DIRECTIONS FOR THIS TASK: Where the string "Harness" appears in a line of the material below, copy that line.

======== SOURCE RECORDS ========

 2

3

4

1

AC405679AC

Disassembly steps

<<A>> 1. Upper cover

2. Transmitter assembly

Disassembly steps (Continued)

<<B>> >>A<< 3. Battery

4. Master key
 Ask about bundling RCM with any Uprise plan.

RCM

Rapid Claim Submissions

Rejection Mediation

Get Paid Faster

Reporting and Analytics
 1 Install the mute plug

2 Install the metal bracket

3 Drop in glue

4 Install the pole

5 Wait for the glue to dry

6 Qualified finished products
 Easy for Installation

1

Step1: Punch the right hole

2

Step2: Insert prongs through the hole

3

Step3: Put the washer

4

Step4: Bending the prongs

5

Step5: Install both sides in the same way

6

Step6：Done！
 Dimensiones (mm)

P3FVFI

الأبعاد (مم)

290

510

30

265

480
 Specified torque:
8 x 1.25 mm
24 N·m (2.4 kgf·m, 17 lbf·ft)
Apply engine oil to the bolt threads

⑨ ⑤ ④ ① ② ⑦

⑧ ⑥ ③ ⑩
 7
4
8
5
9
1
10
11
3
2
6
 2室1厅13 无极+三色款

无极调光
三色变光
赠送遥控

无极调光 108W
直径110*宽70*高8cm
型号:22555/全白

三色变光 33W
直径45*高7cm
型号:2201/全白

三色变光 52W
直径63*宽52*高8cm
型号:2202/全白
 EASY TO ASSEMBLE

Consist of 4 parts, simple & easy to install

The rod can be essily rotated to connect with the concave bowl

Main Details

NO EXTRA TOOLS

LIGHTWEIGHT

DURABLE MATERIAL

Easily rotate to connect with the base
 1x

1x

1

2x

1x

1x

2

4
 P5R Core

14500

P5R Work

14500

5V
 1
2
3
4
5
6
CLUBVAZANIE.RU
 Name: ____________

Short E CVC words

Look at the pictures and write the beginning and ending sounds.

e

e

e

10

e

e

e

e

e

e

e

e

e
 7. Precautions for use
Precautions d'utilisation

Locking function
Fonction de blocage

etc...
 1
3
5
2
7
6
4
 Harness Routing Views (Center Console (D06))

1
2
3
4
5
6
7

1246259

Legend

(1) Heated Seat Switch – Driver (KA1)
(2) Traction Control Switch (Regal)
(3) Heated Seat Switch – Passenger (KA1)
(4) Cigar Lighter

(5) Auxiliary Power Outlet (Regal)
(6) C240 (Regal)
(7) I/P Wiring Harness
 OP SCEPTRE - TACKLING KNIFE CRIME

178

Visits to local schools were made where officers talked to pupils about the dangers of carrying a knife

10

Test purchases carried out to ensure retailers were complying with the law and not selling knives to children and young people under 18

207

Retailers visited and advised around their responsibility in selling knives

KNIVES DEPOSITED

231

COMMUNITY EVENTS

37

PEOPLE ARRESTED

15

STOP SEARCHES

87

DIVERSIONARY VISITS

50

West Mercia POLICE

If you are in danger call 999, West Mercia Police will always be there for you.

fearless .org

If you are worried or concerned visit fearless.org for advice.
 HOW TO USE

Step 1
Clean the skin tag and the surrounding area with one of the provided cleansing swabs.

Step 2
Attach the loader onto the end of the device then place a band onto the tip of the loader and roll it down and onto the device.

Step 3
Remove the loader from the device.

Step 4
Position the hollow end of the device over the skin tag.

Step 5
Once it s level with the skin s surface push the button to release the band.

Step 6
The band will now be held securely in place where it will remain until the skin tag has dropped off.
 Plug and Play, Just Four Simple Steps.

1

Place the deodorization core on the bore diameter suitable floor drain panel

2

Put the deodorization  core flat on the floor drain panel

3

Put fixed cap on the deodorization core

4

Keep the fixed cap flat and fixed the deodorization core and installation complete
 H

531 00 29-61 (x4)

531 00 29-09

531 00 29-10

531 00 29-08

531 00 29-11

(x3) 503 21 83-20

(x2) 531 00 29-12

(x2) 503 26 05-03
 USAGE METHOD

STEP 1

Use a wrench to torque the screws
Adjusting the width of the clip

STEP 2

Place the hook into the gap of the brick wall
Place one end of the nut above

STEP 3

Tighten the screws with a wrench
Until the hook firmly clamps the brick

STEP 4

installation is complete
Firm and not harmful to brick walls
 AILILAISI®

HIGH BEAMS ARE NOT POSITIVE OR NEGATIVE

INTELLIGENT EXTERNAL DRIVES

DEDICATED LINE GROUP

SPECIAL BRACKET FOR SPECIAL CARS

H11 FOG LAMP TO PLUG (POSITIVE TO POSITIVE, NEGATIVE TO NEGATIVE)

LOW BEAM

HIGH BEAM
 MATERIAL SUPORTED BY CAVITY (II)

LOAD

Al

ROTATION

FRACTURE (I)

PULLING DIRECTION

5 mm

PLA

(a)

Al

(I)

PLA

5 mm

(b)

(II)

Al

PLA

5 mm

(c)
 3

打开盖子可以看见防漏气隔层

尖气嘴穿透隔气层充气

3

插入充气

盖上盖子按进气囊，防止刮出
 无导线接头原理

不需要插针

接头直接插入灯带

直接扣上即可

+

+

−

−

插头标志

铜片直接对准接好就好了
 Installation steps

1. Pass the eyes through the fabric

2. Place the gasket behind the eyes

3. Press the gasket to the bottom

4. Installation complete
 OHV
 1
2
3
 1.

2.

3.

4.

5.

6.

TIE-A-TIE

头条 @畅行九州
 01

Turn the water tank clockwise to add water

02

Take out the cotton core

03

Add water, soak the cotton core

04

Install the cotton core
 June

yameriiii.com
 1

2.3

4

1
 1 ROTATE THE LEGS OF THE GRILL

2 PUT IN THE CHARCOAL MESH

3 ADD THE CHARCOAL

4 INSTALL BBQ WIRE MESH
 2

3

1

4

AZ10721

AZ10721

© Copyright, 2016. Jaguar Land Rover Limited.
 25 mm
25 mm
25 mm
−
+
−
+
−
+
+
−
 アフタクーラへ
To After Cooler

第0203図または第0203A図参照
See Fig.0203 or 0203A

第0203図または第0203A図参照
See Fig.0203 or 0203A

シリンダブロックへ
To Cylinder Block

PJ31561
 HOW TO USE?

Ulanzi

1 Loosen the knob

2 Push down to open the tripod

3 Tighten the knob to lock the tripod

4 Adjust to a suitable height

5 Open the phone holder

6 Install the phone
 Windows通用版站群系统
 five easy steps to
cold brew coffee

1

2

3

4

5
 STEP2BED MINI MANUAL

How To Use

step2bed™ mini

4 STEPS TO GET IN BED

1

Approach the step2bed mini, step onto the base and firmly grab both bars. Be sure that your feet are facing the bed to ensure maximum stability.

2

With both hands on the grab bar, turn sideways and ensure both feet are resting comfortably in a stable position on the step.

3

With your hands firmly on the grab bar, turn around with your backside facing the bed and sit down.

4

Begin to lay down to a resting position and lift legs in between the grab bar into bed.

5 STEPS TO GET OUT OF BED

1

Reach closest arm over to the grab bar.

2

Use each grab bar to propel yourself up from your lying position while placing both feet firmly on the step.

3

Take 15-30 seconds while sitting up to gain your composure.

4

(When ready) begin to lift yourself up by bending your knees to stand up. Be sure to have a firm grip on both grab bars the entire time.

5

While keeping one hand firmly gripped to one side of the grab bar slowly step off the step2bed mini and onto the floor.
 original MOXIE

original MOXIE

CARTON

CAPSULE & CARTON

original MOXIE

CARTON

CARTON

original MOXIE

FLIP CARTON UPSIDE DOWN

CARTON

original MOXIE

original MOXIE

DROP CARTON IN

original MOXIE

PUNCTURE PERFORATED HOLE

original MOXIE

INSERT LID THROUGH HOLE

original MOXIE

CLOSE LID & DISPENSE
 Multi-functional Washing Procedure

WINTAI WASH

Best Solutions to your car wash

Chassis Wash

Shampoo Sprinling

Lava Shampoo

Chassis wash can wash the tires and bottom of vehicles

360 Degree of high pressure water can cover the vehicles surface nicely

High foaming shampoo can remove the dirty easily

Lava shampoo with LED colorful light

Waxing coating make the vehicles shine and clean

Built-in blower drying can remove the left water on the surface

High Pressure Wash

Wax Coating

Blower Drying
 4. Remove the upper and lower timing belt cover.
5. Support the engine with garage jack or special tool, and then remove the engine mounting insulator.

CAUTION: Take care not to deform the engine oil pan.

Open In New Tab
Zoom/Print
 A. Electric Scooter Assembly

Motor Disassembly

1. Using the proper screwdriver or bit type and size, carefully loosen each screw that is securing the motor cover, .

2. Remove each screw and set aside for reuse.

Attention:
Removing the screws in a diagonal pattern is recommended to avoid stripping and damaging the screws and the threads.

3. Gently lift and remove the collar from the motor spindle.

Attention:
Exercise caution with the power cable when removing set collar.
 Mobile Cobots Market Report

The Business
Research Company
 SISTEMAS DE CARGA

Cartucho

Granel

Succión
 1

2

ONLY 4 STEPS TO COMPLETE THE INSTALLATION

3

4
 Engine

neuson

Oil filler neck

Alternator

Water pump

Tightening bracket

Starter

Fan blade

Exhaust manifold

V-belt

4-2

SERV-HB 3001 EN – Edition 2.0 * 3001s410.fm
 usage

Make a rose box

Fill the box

========

SOLUTION TO THE EXERCISE:
 Harness Routing Views (Center Console (D06))
(7) I/P Wiring Harness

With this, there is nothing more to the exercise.